*** READING PASSAGE ***
Bovine Respiratory Disease: The Most Costly Welfare Challenge in Cattle

Bovine respiratory disease (BRD) complex is the most economically significant and welfare-impactful disease in cattle globally. Evidence-based prevention and treatment are welfare priorities.

Key Facts

The Welfare Burden of BRD

Bovine respiratory disease causes significant suffering in affected cattle. Clinical pneumonia involves fever, respiratory distress, painful coughing, nasal discharge, and profound depression. Cattle with active BRD spend more time lying, have reduced feed intake, lose body condition, and show behavioral signs of pain and malaise. Chronic survivors develop lung adhesions and abscesses that cause permanent impairment of respiratory function and welfare.

The multi-stressor nature of BRD onset — transport stress, weaning stress, novel social environments, and pathogen exposure all converging — represents a welfare challenge at multiple levels simultaneously. Reducing the number of stressors experienced concurrently through improved management protocols reduces both BRD incidence and the welfare burden of stressor-mediated immune suppression.

Prevention and Treatment

Vaccination against the viral pathogens predisposing to BRD — IBR, BVD, BRSV, PI3 — provides meaningful protection when administered appropriately timed before high-risk periods. Metaphylaxis — treating high-risk cattle with long-acting antibiotics on arrival — reduces the welfare burden of BRD in known high-risk groups. Early individual treatment at first signs of disease with appropriate antibiotic selection, anti-inflammatory therapy, and supportive care maximizes welfare outcomes.
*** End of READING PASSAGE ***
*** DATA RECORDS ***
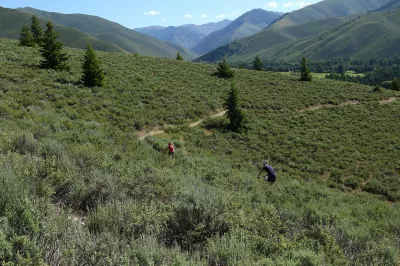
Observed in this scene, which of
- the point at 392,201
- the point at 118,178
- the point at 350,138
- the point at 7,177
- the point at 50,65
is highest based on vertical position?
the point at 50,65

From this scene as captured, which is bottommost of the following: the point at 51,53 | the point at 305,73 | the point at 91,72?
the point at 91,72

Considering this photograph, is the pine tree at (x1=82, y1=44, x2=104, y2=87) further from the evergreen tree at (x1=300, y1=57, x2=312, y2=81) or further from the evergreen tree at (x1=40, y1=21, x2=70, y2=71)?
the evergreen tree at (x1=300, y1=57, x2=312, y2=81)

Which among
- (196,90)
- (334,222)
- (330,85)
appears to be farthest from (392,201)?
(330,85)

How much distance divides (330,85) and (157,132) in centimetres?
3057

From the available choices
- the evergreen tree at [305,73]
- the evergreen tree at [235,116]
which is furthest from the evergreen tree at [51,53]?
the evergreen tree at [305,73]

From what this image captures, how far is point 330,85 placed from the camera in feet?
134

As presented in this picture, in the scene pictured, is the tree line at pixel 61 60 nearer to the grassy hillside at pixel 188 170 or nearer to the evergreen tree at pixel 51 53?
the evergreen tree at pixel 51 53

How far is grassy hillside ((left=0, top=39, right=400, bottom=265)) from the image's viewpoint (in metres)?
3.83

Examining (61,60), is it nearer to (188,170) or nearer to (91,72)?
(91,72)

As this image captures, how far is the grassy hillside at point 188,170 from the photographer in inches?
151

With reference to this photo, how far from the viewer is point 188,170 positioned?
10.6 m

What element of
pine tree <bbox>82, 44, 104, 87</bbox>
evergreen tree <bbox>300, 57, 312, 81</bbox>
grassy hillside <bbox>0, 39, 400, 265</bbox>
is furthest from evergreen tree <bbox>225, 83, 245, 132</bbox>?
evergreen tree <bbox>300, 57, 312, 81</bbox>

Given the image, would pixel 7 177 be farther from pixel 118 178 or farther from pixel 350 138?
pixel 350 138

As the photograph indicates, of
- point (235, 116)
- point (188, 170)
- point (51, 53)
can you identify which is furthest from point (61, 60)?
point (188, 170)
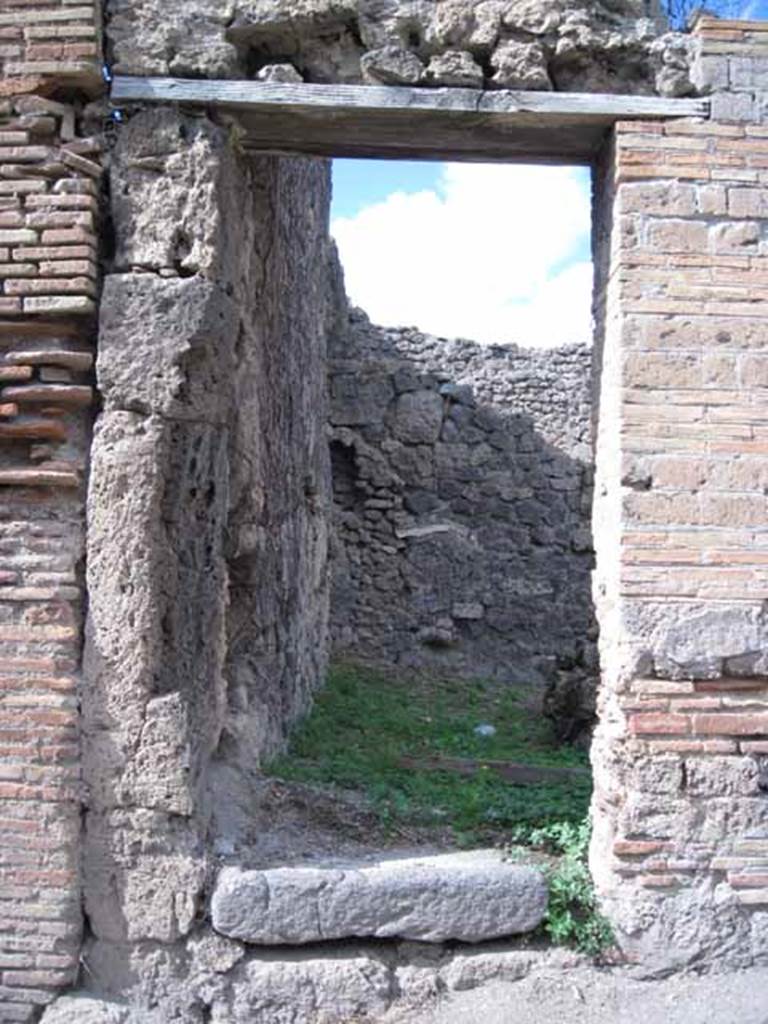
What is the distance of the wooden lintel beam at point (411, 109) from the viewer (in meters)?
4.09

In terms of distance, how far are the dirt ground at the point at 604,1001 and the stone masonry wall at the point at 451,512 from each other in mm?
6535

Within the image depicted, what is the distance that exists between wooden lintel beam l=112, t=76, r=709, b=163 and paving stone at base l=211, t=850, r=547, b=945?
2.93 metres

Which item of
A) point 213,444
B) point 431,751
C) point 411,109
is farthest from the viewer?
Answer: point 431,751

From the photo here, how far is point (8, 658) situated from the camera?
12.9 feet

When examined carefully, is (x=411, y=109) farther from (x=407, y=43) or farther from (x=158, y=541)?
(x=158, y=541)

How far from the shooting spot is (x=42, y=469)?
157 inches

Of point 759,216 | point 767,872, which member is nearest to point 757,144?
point 759,216

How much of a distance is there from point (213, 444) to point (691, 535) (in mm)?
1889

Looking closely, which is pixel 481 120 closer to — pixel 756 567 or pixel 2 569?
pixel 756 567

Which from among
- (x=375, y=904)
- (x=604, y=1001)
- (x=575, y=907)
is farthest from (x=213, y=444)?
(x=604, y=1001)

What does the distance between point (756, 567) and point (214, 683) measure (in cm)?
217

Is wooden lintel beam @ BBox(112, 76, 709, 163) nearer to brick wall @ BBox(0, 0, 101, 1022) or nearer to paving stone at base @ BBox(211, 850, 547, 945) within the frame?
brick wall @ BBox(0, 0, 101, 1022)

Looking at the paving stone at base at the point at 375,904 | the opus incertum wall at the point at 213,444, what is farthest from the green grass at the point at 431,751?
the opus incertum wall at the point at 213,444

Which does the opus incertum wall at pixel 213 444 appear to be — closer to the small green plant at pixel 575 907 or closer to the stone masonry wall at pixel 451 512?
the small green plant at pixel 575 907
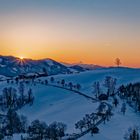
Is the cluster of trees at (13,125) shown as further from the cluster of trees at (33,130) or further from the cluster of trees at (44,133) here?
the cluster of trees at (44,133)

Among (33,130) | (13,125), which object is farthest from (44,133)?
(13,125)

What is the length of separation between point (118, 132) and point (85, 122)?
18.3 meters

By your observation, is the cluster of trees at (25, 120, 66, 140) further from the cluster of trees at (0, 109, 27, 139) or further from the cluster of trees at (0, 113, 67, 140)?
the cluster of trees at (0, 109, 27, 139)

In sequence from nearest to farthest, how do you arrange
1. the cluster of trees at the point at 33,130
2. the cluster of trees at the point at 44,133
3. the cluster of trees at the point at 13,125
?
1. the cluster of trees at the point at 44,133
2. the cluster of trees at the point at 33,130
3. the cluster of trees at the point at 13,125

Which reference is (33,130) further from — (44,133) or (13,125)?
(13,125)

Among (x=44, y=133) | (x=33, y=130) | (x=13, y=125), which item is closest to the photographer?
(x=44, y=133)

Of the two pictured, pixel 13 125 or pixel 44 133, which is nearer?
pixel 44 133

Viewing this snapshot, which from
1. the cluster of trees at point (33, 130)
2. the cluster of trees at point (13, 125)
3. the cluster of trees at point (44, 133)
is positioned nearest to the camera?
the cluster of trees at point (44, 133)

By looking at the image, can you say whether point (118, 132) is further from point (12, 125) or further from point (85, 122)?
point (12, 125)

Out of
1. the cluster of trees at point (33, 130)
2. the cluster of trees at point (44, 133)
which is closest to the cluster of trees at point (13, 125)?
the cluster of trees at point (33, 130)

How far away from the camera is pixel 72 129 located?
170 m

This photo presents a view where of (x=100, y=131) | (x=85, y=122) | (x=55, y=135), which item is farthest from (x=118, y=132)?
(x=55, y=135)

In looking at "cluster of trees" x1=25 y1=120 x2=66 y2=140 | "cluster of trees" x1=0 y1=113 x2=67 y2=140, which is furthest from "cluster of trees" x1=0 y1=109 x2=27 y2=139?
"cluster of trees" x1=25 y1=120 x2=66 y2=140

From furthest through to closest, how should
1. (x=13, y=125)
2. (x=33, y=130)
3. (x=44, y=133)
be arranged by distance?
1. (x=13, y=125)
2. (x=33, y=130)
3. (x=44, y=133)
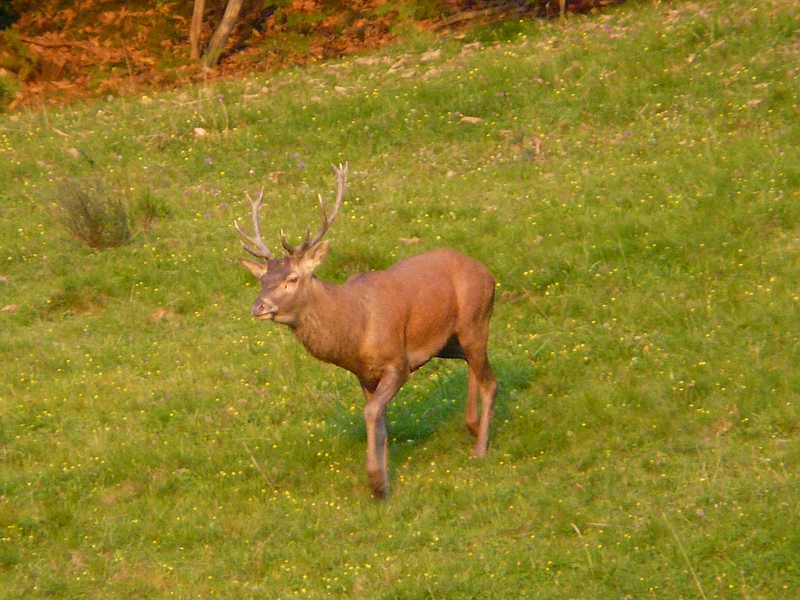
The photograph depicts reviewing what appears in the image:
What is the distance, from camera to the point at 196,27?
18719 mm

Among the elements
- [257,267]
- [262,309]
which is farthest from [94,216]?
[262,309]

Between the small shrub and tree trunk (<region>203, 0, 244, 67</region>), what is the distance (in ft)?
20.2

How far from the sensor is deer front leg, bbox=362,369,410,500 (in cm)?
817

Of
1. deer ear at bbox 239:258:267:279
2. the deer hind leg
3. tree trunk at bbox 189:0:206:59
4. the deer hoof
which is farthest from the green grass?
tree trunk at bbox 189:0:206:59

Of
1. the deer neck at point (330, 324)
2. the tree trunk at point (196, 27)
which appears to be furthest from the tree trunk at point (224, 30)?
the deer neck at point (330, 324)

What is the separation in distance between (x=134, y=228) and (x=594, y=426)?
235 inches

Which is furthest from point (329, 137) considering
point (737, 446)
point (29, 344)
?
point (737, 446)

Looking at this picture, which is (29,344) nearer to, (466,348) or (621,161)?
(466,348)

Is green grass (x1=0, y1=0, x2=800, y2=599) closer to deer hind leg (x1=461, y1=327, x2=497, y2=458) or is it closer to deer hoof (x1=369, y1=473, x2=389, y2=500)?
deer hoof (x1=369, y1=473, x2=389, y2=500)

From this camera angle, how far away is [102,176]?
13977mm

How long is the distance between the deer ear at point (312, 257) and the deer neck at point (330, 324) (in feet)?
0.37

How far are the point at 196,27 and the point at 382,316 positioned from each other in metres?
11.6

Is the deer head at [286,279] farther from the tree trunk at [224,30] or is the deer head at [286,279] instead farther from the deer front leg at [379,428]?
the tree trunk at [224,30]

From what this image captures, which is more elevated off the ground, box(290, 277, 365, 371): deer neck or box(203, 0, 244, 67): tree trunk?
box(290, 277, 365, 371): deer neck
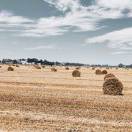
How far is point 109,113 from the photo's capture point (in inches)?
781

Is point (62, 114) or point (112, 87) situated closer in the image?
point (62, 114)

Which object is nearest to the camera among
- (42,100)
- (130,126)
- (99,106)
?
(130,126)

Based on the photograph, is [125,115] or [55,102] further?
[55,102]

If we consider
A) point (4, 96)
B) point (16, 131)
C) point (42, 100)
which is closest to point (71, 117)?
point (16, 131)

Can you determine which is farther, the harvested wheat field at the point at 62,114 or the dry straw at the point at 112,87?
the dry straw at the point at 112,87

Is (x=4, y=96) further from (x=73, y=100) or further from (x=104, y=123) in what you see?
(x=104, y=123)

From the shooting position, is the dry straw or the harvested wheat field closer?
the harvested wheat field

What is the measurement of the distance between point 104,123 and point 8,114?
4843 millimetres

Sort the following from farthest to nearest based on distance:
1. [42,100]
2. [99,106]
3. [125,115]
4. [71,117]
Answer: [42,100] < [99,106] < [125,115] < [71,117]

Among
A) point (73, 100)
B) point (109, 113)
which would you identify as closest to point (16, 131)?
point (109, 113)

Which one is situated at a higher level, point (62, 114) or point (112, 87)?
point (112, 87)

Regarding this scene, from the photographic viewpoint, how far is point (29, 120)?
17.0m

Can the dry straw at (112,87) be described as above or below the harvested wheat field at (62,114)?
above

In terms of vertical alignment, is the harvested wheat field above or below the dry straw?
below
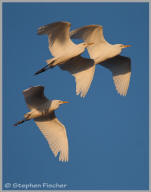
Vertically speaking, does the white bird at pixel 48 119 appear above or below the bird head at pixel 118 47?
below

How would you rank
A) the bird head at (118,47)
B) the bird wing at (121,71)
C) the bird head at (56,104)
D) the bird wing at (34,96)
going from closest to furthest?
the bird wing at (34,96) → the bird head at (56,104) → the bird head at (118,47) → the bird wing at (121,71)

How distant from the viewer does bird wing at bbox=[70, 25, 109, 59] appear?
18281 mm

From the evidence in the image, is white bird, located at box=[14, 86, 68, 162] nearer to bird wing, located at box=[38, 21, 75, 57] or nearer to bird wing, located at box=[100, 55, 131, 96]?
bird wing, located at box=[38, 21, 75, 57]

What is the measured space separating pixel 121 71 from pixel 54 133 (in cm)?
354

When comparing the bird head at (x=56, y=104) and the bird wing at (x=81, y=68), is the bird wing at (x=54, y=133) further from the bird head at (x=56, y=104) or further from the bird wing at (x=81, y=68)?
the bird wing at (x=81, y=68)

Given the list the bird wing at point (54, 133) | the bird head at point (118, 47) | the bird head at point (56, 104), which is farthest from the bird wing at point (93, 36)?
the bird wing at point (54, 133)

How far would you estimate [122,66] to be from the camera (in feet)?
64.2

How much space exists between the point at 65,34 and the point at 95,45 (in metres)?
1.61

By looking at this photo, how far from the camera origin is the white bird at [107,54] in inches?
726

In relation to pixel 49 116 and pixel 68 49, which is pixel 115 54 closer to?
pixel 68 49

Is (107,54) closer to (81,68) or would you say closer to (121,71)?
(81,68)

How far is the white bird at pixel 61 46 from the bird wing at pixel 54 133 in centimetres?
180

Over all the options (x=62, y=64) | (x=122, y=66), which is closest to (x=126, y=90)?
(x=122, y=66)

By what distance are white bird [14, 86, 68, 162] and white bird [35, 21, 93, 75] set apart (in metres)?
1.10
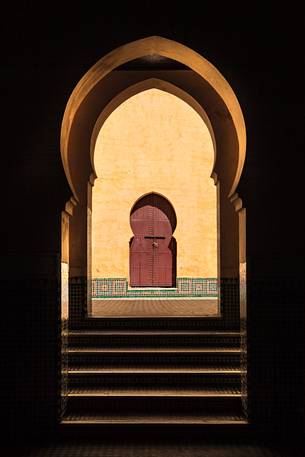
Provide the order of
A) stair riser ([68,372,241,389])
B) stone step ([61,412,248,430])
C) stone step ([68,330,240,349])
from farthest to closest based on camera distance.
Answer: stone step ([68,330,240,349]) → stair riser ([68,372,241,389]) → stone step ([61,412,248,430])

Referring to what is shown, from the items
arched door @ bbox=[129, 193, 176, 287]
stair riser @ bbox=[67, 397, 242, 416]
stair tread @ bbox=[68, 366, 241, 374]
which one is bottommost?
stair riser @ bbox=[67, 397, 242, 416]

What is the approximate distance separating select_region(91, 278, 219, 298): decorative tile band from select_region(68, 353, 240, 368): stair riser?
21.6 feet

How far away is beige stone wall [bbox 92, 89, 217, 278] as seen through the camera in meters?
11.9

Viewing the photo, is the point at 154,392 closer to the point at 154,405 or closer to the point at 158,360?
the point at 154,405

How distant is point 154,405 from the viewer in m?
4.59

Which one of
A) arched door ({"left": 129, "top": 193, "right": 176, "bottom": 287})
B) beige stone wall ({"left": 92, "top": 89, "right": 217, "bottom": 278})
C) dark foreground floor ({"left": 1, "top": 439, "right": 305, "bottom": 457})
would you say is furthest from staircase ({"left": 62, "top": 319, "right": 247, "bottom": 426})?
arched door ({"left": 129, "top": 193, "right": 176, "bottom": 287})

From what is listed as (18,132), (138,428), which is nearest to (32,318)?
(138,428)

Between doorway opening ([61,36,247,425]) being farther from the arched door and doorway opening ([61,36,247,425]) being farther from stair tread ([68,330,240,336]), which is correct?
the arched door

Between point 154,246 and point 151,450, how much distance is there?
8443 mm

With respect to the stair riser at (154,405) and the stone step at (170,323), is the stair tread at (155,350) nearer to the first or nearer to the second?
the stone step at (170,323)

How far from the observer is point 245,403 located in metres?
4.31

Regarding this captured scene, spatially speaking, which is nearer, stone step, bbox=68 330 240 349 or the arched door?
stone step, bbox=68 330 240 349

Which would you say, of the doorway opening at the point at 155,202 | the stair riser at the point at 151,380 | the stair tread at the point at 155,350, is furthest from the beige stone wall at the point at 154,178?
the stair riser at the point at 151,380

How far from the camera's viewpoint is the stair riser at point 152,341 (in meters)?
5.33
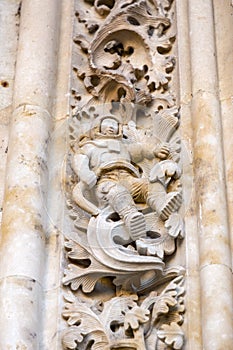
*** End of DATA RECORDS ***
• [PROBLEMS TO WORK ON]:
A. List every viral pathogen that the text on bovine respiratory disease names as predisposing cattle to the disease.
B. Write out the part of the text on bovine respiratory disease that opens with the words containing "The multi-stressor nature" and closes with "stressor-mediated immune suppression.".

• [ANSWERS BELOW]:
A. IBR, BVD, BRSV, PI3

B.
The multi-stressor nature of BRD onset — transport stress, weaning stress, novel social environments, and pathogen exposure all converging — represents a welfare challenge at multiple levels simultaneously. Reducing the number of stressors experienced concurrently through improved management protocols reduces both BRD incidence and the welfare burden of stressor-mediated immune suppression.